Varlık Yönleri (Momentler)
114
Varlık kavramıyla dil içinde "olmak" fiilinin çeşitlemeleri olarak karşılaşırız. İlk olarak bu kavram, bir önerme içinde özne ile yüklemi birbirine bağlayan "kopula" (-dir) işlevini yüklenir.  Kopulatif işlevi içinde o, töze karşılık olanı, tözsel olanı imler (Sosein). ... Ortaçağ felsefesinde nelik (mahiyet, Sosein) ile varoluş (Dasein, Existenz) ayrımı yapılmıştır. Ortaçağ felsefesi bu ayrımı, antik düşüncenin tanımadığı bir sorunu çözmek için yapmıştır.

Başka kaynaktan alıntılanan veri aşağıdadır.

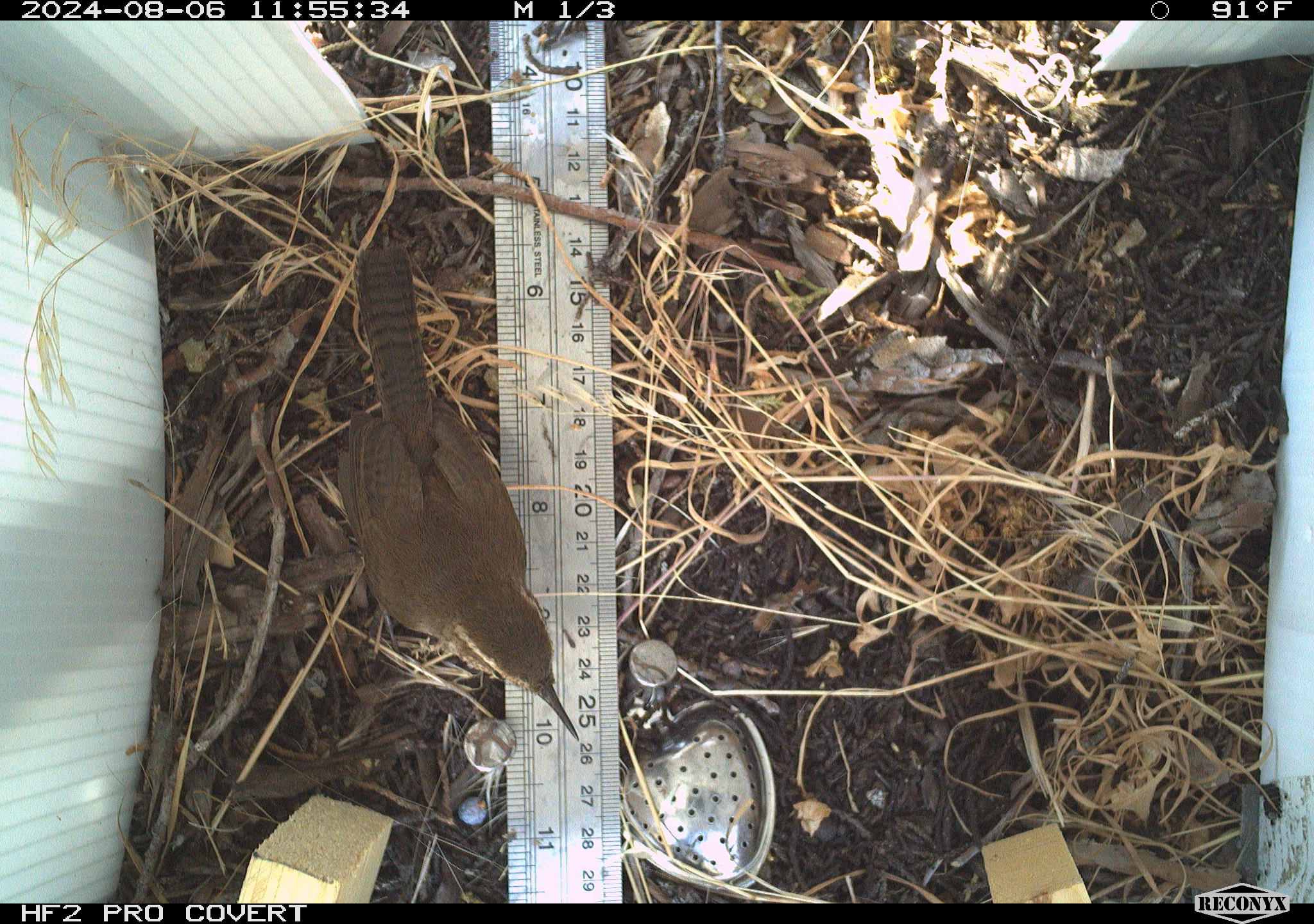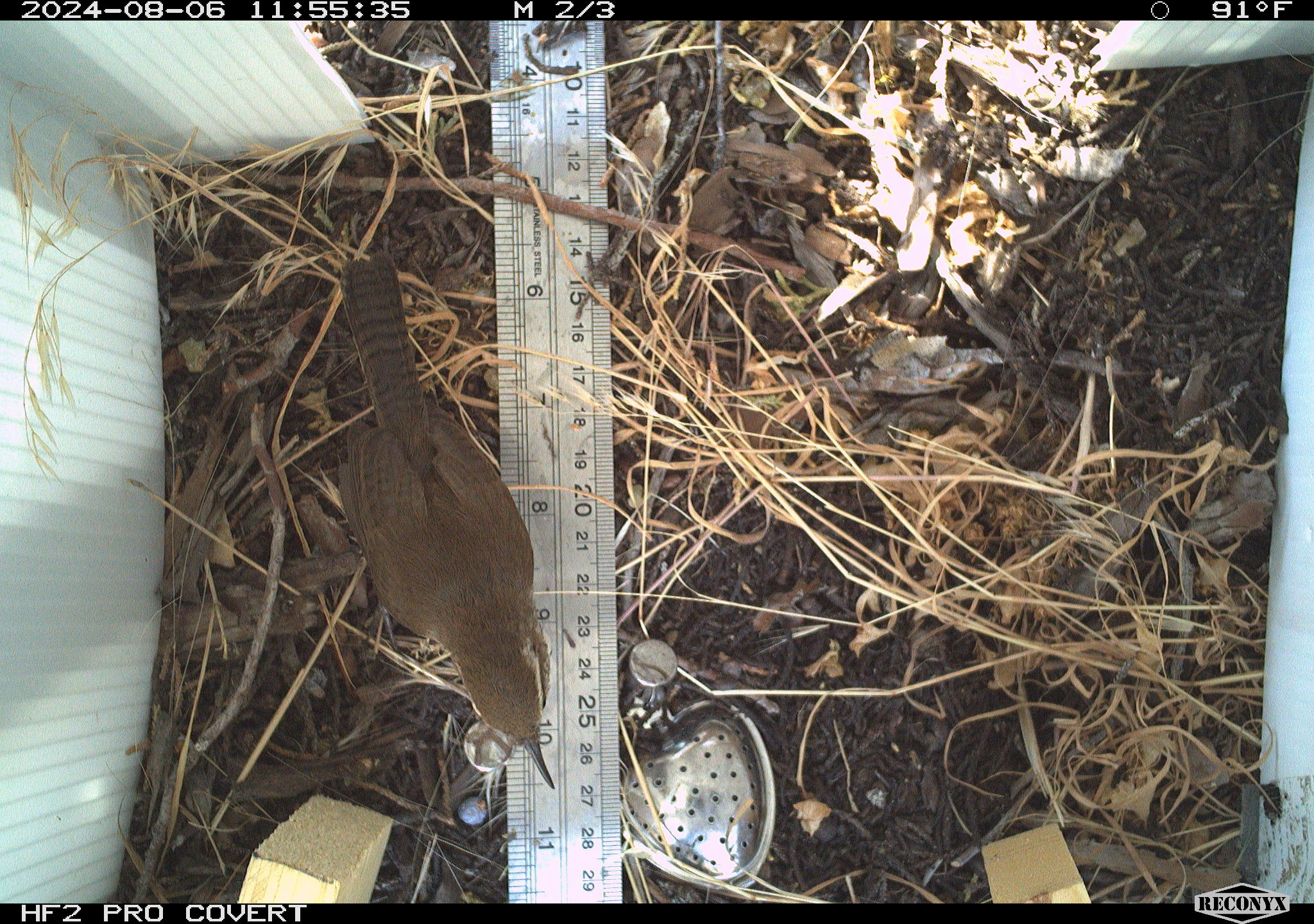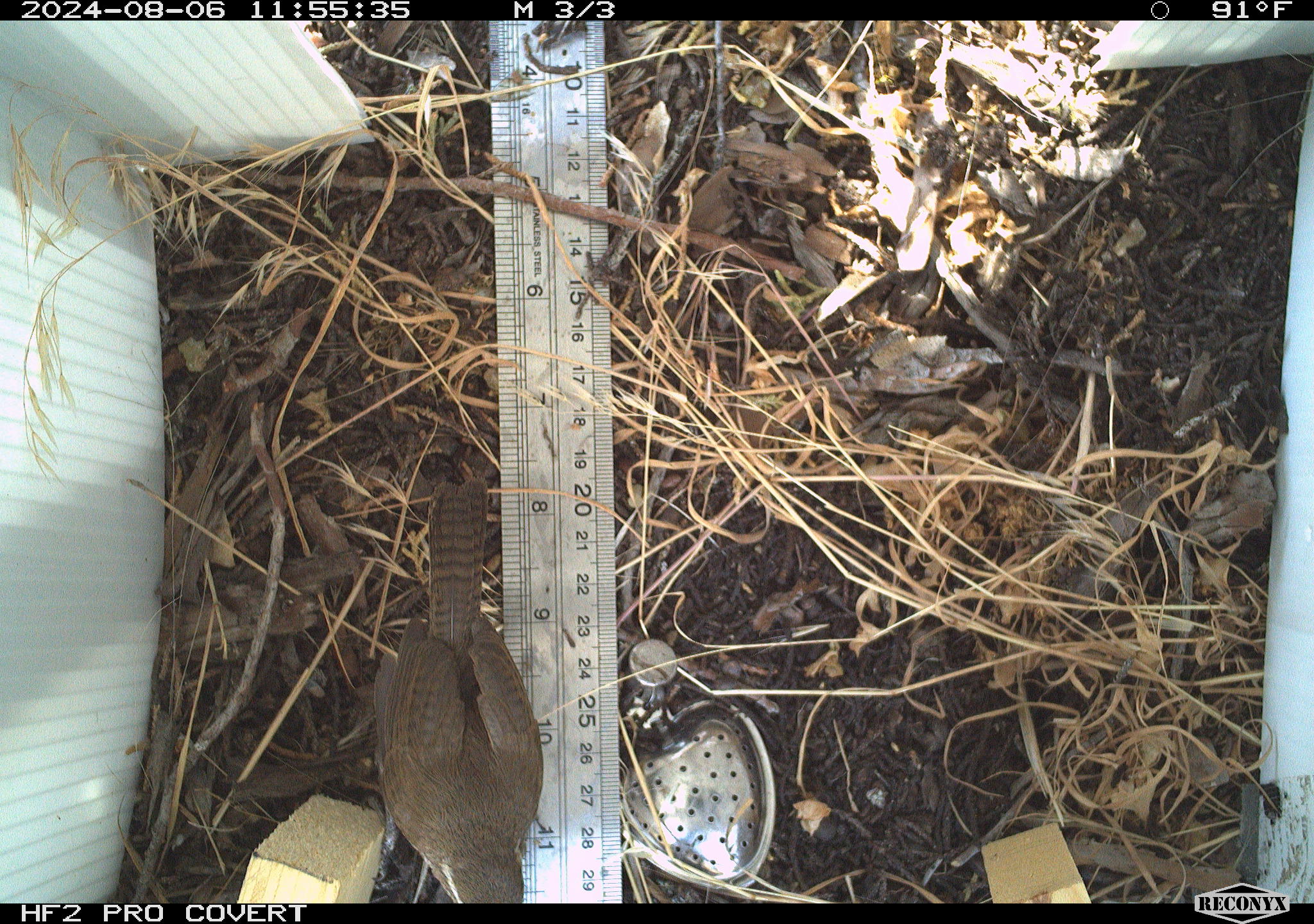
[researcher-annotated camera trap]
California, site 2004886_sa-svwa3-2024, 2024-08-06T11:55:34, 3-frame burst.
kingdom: Animalia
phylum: Chordata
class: Aves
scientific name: Aves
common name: bird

Bu sorun yaratma ve yaratılış sorunudur ve Ortaçağ bu sorunu çözmek için, gerçek olanı "varoluş" olarak tasarlamıştır ki, bu kavramın Greklerde hiçbir karşılığı yoktur.

Varoluş (Dasein)
Varoluş (Dasein) ve gerçeklik (realite) kavramları Yeniçağ felsefesinde giderek birbirine yakın, hatta özdeş kavramlar sayılmışlarsa da, N. Hartmann['a göre] Dasein, gerçekliğe karşıt bir şey olarak istenç (irade) ve duygu aracılığıyla beliren şeydir ve gerçeklik, istenç ve duygu gibi aracısız veya aracılı (Dilthey) olarak ve kuramsal olmayan bir yeti içinde deneyimlenen şey sayılmıştır.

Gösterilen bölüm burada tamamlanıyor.